Nyai Ontosoroh bersikap apa adanya sebagai jomblo idealis di satu sisi; hanya akan melepas kejombloannya untuk lelaki yang tepat untuk dicintainya. Bila di sisi lain tipe lelaki begituan belum hadir, ia bukan hanya siap menanggung beban jomblonya tapi juga bahkan bersedia menggembleng diri untuk lebih mandiri dan lebih baik sebagai pribadi.
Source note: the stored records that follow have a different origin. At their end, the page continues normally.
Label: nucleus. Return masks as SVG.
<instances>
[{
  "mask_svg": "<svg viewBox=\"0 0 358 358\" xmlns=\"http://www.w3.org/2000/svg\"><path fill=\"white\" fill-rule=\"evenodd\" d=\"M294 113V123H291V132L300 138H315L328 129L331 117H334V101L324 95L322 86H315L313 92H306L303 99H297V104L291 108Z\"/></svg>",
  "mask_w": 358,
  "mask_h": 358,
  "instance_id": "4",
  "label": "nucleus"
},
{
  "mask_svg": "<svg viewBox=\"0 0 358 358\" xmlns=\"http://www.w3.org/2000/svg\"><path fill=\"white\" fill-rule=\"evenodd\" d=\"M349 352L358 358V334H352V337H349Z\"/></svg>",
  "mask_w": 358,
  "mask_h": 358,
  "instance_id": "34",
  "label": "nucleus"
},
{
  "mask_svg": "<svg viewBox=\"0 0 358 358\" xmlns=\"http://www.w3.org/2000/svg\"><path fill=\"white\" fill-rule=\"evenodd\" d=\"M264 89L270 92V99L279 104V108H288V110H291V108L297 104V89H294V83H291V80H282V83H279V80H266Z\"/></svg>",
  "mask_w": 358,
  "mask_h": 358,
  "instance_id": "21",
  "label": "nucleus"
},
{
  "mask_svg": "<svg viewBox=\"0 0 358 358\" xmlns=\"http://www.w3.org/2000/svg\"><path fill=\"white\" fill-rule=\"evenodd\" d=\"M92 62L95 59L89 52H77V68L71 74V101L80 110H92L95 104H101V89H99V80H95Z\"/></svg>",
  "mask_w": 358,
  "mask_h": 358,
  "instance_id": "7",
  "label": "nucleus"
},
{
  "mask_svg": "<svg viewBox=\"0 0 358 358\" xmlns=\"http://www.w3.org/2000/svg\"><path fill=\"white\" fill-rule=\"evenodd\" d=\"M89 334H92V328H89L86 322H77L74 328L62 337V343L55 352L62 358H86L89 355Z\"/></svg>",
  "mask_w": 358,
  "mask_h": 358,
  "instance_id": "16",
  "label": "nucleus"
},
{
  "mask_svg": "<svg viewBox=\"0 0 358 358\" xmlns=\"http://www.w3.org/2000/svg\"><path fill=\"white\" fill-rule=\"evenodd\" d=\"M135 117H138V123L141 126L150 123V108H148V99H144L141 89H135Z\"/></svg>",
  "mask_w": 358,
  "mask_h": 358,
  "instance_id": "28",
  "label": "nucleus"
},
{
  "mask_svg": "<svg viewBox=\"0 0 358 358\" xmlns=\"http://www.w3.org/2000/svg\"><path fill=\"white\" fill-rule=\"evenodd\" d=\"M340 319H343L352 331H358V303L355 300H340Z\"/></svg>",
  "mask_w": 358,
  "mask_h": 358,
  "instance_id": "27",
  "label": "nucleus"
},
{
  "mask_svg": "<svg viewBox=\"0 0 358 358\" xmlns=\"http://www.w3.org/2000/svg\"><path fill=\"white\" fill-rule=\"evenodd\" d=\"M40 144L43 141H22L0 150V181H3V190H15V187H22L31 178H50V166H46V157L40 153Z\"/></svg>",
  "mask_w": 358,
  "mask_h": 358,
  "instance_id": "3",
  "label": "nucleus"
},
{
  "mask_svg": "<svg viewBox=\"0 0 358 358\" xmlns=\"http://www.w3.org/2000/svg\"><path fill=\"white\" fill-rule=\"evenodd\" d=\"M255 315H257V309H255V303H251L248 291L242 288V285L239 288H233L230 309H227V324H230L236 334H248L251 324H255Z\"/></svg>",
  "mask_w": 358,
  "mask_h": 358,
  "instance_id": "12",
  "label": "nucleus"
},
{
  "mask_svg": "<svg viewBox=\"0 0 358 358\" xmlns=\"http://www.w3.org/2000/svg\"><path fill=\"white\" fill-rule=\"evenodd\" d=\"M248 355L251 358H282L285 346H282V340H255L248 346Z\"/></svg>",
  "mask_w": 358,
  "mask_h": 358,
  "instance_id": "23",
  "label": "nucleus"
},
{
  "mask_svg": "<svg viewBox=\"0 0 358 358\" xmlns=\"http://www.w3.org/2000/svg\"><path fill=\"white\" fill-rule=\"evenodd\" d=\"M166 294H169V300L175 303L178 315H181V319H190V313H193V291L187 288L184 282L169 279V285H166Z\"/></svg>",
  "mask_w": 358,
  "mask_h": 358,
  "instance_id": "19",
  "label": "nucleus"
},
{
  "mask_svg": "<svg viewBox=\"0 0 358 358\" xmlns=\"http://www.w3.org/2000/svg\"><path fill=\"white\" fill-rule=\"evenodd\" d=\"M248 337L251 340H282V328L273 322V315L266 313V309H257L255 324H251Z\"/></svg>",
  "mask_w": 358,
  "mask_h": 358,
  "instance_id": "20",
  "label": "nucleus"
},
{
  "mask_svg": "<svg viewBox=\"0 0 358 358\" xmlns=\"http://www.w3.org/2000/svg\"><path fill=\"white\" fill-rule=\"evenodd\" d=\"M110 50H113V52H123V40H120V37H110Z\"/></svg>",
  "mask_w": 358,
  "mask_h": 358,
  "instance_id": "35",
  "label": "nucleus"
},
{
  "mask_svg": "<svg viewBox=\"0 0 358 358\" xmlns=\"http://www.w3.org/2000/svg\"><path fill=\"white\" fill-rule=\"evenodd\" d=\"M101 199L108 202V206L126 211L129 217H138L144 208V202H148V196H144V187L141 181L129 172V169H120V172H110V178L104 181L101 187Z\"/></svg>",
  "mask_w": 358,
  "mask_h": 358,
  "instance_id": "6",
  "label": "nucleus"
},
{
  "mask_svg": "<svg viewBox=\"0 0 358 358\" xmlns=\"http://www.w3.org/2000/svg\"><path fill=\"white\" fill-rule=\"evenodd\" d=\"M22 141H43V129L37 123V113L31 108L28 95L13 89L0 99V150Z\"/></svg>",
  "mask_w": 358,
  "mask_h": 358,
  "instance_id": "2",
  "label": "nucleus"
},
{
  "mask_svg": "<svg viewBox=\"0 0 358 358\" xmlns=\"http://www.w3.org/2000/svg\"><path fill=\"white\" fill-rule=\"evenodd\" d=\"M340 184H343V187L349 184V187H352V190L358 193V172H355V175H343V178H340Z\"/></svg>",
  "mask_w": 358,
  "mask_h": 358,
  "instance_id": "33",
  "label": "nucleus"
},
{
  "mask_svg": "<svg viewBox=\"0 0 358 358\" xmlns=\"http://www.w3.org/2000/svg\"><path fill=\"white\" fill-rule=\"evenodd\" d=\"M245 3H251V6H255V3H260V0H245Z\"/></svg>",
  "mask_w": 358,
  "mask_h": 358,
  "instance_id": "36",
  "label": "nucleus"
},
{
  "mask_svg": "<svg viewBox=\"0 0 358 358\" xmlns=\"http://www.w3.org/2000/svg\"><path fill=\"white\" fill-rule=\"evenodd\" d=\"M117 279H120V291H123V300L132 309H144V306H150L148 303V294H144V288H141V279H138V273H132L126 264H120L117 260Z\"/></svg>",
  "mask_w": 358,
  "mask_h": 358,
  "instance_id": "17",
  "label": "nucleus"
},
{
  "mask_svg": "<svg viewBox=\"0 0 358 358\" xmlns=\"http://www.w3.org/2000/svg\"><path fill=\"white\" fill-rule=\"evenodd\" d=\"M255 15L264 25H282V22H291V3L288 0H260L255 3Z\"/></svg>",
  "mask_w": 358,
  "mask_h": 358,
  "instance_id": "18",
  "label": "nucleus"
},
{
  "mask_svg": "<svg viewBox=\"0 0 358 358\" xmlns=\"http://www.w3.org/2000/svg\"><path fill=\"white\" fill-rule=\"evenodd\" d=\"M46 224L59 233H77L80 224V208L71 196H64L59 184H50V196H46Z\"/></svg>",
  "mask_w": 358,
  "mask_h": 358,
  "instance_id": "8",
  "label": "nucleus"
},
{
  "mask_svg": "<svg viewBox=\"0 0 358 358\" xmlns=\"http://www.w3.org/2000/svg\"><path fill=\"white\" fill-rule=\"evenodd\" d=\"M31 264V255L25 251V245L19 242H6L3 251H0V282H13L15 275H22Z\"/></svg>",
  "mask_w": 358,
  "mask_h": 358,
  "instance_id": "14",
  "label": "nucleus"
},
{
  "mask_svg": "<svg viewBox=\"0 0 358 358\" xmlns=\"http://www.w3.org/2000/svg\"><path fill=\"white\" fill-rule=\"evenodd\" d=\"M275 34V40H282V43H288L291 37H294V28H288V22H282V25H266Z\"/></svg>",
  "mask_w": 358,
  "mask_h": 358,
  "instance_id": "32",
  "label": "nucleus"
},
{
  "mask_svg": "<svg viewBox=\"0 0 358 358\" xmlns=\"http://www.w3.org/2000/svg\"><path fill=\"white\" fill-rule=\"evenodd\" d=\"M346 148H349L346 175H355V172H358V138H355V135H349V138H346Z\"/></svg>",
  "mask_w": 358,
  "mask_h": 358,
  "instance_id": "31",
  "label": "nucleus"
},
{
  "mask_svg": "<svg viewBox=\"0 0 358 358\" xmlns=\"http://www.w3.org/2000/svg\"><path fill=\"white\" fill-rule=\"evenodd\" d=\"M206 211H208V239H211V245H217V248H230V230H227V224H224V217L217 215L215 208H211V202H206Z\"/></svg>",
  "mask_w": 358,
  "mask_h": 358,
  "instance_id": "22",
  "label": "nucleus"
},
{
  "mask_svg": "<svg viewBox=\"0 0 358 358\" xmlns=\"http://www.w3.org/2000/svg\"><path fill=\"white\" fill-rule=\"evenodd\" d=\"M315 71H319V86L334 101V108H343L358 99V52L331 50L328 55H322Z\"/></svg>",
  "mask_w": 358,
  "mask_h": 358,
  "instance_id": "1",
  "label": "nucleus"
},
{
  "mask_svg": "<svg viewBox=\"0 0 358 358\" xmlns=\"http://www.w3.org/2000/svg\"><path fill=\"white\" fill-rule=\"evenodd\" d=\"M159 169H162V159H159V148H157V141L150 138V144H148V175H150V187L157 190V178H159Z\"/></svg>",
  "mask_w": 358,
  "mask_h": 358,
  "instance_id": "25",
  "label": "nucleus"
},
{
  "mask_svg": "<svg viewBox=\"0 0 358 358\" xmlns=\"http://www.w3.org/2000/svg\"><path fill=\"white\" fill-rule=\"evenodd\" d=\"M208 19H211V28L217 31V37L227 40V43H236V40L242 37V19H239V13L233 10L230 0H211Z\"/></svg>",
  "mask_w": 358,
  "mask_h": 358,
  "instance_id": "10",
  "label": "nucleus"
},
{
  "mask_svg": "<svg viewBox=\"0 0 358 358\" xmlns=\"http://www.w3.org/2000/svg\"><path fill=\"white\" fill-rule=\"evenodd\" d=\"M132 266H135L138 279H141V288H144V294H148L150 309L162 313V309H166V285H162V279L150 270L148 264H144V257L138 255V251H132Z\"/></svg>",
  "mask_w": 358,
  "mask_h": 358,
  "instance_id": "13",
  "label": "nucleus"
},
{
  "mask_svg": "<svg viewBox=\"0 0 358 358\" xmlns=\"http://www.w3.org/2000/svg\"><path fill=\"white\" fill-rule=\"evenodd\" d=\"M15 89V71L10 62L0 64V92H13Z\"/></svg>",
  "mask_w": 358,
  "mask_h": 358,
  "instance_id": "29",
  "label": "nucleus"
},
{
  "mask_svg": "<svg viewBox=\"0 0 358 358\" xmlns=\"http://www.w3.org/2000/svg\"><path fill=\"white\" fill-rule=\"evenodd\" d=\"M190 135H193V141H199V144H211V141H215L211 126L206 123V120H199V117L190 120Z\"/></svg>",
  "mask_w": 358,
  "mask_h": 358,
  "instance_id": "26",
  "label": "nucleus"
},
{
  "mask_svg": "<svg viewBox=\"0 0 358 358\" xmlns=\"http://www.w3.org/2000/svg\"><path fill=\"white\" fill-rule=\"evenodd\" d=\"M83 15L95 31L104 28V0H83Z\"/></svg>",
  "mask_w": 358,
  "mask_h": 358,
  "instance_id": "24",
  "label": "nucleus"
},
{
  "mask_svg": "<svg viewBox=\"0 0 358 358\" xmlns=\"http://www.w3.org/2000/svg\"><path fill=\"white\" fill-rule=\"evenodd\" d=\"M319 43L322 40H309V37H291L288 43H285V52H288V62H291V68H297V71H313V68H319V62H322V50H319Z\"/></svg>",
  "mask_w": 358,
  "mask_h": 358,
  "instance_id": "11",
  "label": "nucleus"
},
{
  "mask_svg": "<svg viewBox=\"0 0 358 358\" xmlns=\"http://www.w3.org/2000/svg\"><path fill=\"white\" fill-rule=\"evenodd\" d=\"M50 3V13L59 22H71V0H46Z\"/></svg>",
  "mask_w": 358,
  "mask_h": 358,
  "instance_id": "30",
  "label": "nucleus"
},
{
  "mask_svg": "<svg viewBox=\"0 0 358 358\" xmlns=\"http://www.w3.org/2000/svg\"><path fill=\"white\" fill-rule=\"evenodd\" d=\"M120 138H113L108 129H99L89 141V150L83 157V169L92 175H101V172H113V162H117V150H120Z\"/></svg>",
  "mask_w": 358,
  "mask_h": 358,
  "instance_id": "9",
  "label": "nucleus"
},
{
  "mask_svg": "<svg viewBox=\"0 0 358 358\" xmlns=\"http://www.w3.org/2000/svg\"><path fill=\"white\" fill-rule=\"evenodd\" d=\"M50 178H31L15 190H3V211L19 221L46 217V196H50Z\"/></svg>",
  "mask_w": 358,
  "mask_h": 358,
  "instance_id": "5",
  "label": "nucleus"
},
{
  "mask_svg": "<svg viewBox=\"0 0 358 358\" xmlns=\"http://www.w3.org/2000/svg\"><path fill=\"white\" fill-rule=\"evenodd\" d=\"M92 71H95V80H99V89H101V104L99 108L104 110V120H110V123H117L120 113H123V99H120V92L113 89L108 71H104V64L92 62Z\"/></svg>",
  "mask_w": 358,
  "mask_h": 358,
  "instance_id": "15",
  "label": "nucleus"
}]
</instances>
Inilah pelajaran menjomblo yang beradab dari Nyai Ontosoroh. Maka bila kau betah menjomblo sampai lima tahun lagi dengan alasan: “Jangan sebut aku perempuan sejati jika hidup hanya berkalang lelaki”, dengan target besar untuk “…bukan berarti aku tidak butuh lelaki untuk aku cintai”, itu tandanya kau telah mewarisi spirit jomblo idealis dan beradab dari Nyai Ontosoroh.
Sementara itu, sambil menunggu premis pertama dienyahkan oleh pemis kedua tadi, ada baiknya kau merajinkan diri menghafal Pancasila, terutama sila kedua: “Kemanusiaan yang adil dan beradab.”